Mirage... et dures réalités

Gulf qui entend rester présent dans le championnat du monde a réagi très vite aux premières rumeurs concernant un nouveau changement des règlements. Dans cette optique, un département recherches dont la direction est confiée à John Horsman est mis sur pied dès le printemps 1971. A Slough, pendant que la majorité de l'équipe continue d'assurer la maintenance des 917, on se retrouve bientôt en famille dans l'aile de l'usine réservée à la future Mirage. Len Bailey, qui fut le concepteur de la première voiture en 1967, reprend du service en assurant la réalisant du futur prototype 3 litres tandis que les hommes de Ford reviennent plein de bonnes intentions assurant à l'équipe la fourniture exclusive d'un inédit V12 Ford Weslake.

En attendant ce moteur "miracle", Bailey va devoir "se contenter" d'un classique Cosworth et conscient du manque de puissance du V8 face aux flat 12 Ferrari et autres V12 Matra, il va s'attacher à soigner particulièrement l'aérodynamique de la Mirage. Etudiée en collaboration avec la firme aéronautique Hawker Siddeley, la carrosserie se distingue par un capot avant très plat, un cockpit très profilé et par de fines arêtes verticales sur les ailes destinées à canaliser les flux d'air vers un gros aileron arrière couvrant toute la largeur de la voiture. Terminée assez tardivement, la Mirage M6 fait l'impasse sur les deux premières manches du championnat et ne débute qu'en mars à Sebring. Confiée à Derek Bell et Gijs Van lennep, elle se qualifie honorablement mais trop neuve, elle casse rapidement sa transmission en course. Après une seconde sortie tout aussi laborieuse à Brands Hatch, la Mirage se montre nettement plus à son avantage à Spa. Sur ce tracé rapide son aérodynamique fait merveille et compense en partie le déficit de puissance de son Cosworth (440 ch) face au flat 12 des Ferrari (480 ch).

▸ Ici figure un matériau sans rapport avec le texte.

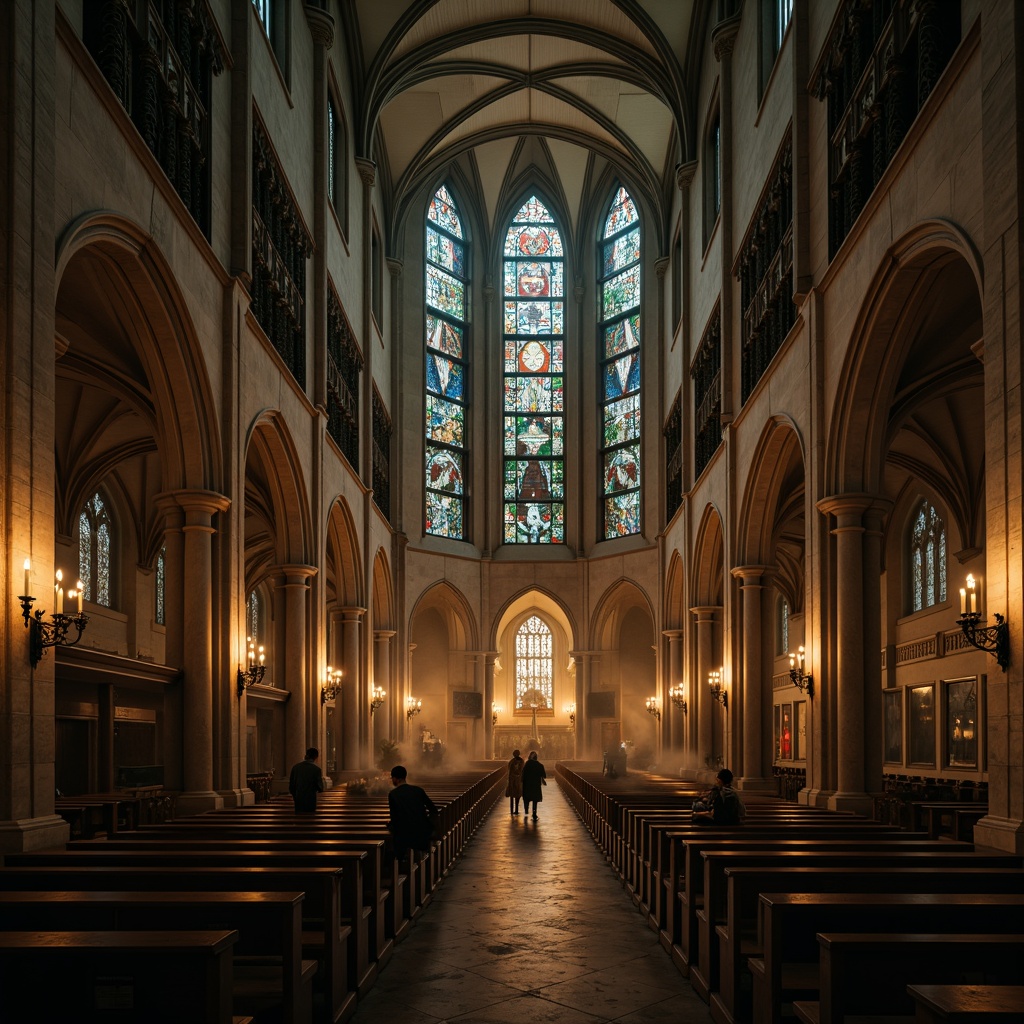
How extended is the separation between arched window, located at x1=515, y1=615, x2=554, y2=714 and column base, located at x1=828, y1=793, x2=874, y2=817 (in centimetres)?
3194

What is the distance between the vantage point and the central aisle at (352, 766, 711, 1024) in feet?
23.1

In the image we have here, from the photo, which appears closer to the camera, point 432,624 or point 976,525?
point 976,525

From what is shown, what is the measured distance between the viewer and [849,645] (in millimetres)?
14977

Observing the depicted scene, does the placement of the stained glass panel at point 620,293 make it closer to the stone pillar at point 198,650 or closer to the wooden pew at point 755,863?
the stone pillar at point 198,650

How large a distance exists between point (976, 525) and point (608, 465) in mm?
20473

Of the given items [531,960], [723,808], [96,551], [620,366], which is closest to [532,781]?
[96,551]

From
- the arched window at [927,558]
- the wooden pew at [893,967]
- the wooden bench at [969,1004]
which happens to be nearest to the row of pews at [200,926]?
the wooden pew at [893,967]

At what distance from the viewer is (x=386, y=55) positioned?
28672mm

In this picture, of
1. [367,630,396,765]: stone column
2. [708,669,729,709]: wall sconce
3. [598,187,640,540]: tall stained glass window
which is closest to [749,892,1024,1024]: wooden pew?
[708,669,729,709]: wall sconce

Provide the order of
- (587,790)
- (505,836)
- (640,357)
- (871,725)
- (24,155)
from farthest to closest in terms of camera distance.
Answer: (640,357) < (587,790) < (505,836) < (871,725) < (24,155)

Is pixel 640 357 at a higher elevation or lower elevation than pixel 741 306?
higher

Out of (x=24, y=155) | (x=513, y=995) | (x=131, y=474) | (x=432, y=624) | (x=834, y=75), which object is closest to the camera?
(x=513, y=995)

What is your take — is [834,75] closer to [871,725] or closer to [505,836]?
[871,725]

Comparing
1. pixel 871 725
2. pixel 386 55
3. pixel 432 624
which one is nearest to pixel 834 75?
pixel 871 725
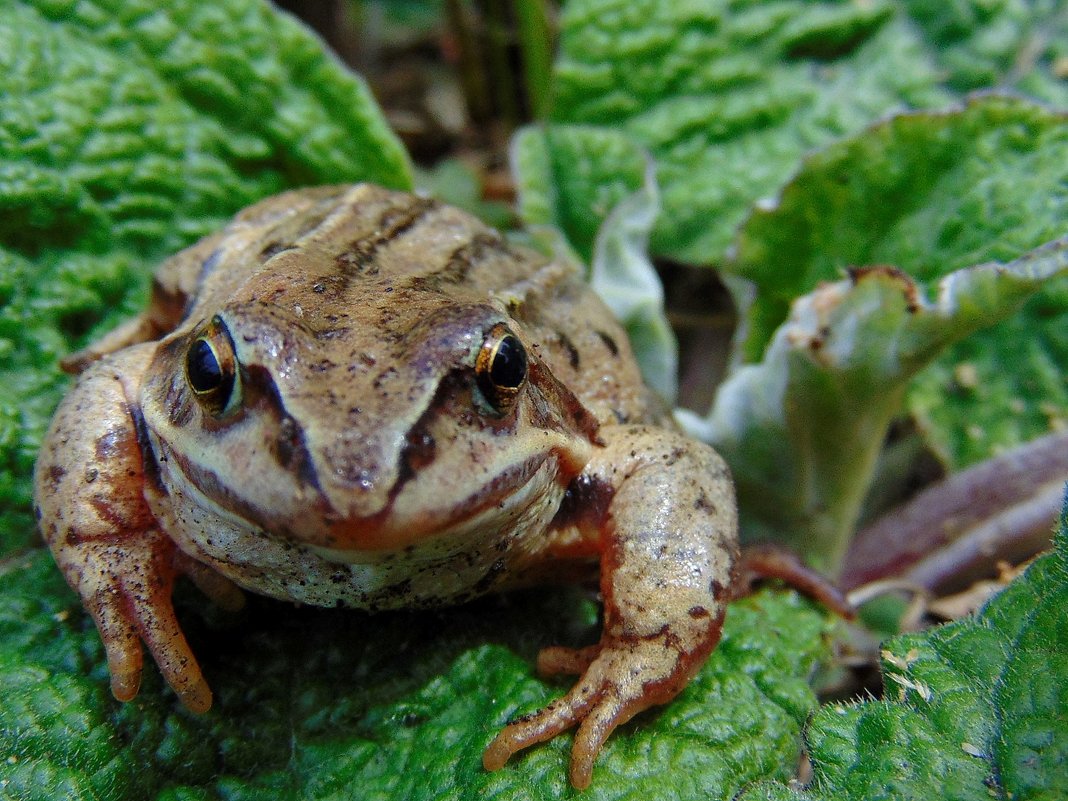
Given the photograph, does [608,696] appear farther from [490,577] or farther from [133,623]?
[133,623]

Une performance d'autant plus remarquée, que la Mirage se révèle cette fois enfin fiable et permet à son équipage de terminer à une belle 4e place. La phase ascendante se poursuit au Nürburgring, où elle signe le 2e temps des essais, prend un moment la tête de la course avant d'abandonner en vue de l'arrivée, moteur cassé. Trop tendre, pour Le Mans, elle termine sa saison par une 3e place à Watkins Glen. A l'issue de cette première année semée à la fois de belles promesses et de résultats irréguliers, l'équipe fonde de grands espoirs pour 1973, d'autant que le fameux V12 Weslake est enfin disponible. Wyer et ses hommes vont vite déchanter. Testé par Graham Hill, en octobre 72 dans un châssis Brabham expérimental le V12 ne s'est pas vraiment montré à la hauteur des ambitions de ses promoteurs. Lourd, encombrant, vorace en carburant, il s'est de plus révélé guère plus puissant que le V8 Cosworth. Un bide! Si l'équipe Wyer renonce à l'utiliser dans les courses de 1000 km où la maniabilité et un faible poids sont des atouts majeurs, elle tente néanmoins un pari en installant le V12 dans sous le long capot d'un coupé très profilé spécialement conçu pour les 24 Heures du Mans. Aperçu brièvement aux essais préliminaires en avril, ce coupé ne sera jamais aligné en course. Rapide en pointe mais peu à l'aise dans les portions sinueuses et handicapé par une puissance insuffisante et n'ayant pas donné des gages suffisant en matière de fiabilité, il est vite abandonné au profit des spiders qui ne se défendent pas si mal depuis le début de saison.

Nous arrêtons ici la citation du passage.